У эволюции свои просчеты. Это любит повторять Матвей.
Я намекнул гостям, что пора и честь знать, и они поняли это сразу, вмиг исчезли, а я остался посередине ночи и кухни, как дурак, но тут рядом возник молодой перс и сказал, что это его кухня.
– Это ты – Том? – спросил я, еще не отвлекшись от прежних гостей.
– А кто же еще? Они ушли – меня не взяли. А я ведь был тут самый любимый.
– Я знаю, – сказал я обиженно. – Ма часто называет меня Томом. Я не отзываюсь, пока она не попросит у меня прощения.

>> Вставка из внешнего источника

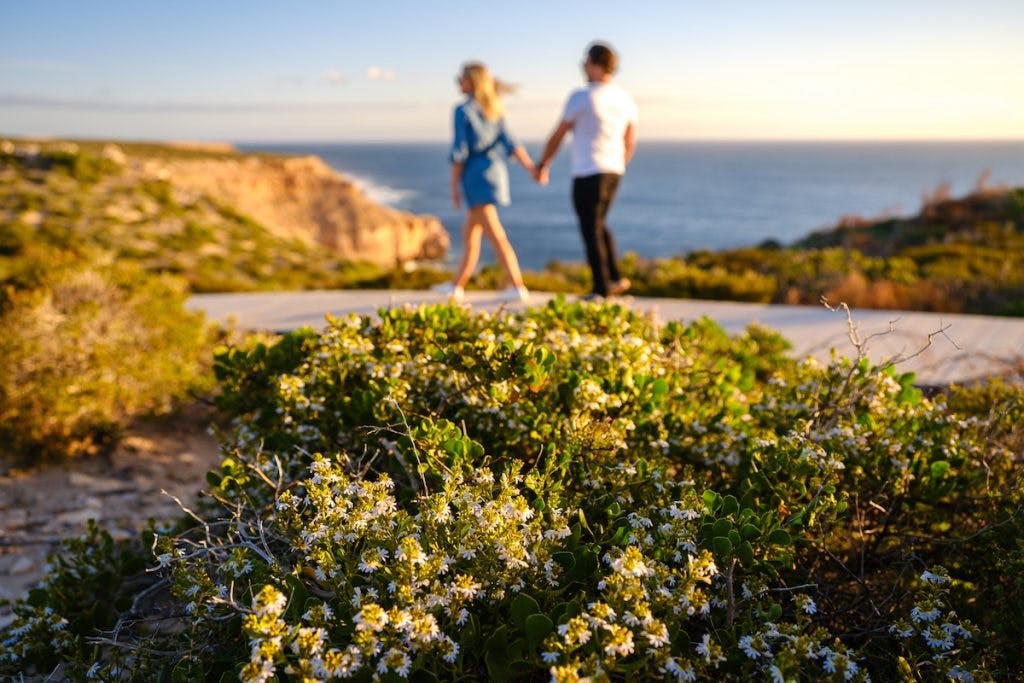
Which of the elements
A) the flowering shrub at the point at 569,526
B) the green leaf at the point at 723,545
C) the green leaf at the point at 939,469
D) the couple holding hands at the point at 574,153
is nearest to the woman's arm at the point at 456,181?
the couple holding hands at the point at 574,153

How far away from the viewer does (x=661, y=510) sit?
2.60 metres

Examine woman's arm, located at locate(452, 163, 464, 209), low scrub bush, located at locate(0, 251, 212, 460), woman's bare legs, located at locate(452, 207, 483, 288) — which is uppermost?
woman's arm, located at locate(452, 163, 464, 209)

Что бы ни говорили люди, а происхождение, род, предки – все это сказывается. Мы, коты, в сущности, никогда доподлинно не знаем своих отцов (исключение – дети Муськи и Васьки, но это, скажу я вам, все- таки моветон), но как же сказывается тайна рода в последующей жизни. В Муське просто дышит королева, а Томик – типичный затюканный детдомовец. Его продали за бесценок как бракованного. Он сидел в отдельной клетке, а рядом в большом вольере важно мыла морды чистая здоровая порода.
В сущности, у людей так же. Но они могут взять чужую фамилию, облагородиться образованием... Но торчит, все равно торчит в каждом или грязный хвост прапрадеда или замашки проститутки, но бывает – бывает же! – и проступает гордая поступь какой-нибудь графини.
Кстати, о дочери. Она решила, что фамилии родителей и первого мужа – Сидоровы и Крюков – слишком просты для нее и взяла себе фамилию второго мужа – Кацман, то есть, в сущности, Кошкина. Лично меня это оскорбляет, я считаю, она не имеет права быть Кошкиной. Это для нее слишком, недостойная ее честь.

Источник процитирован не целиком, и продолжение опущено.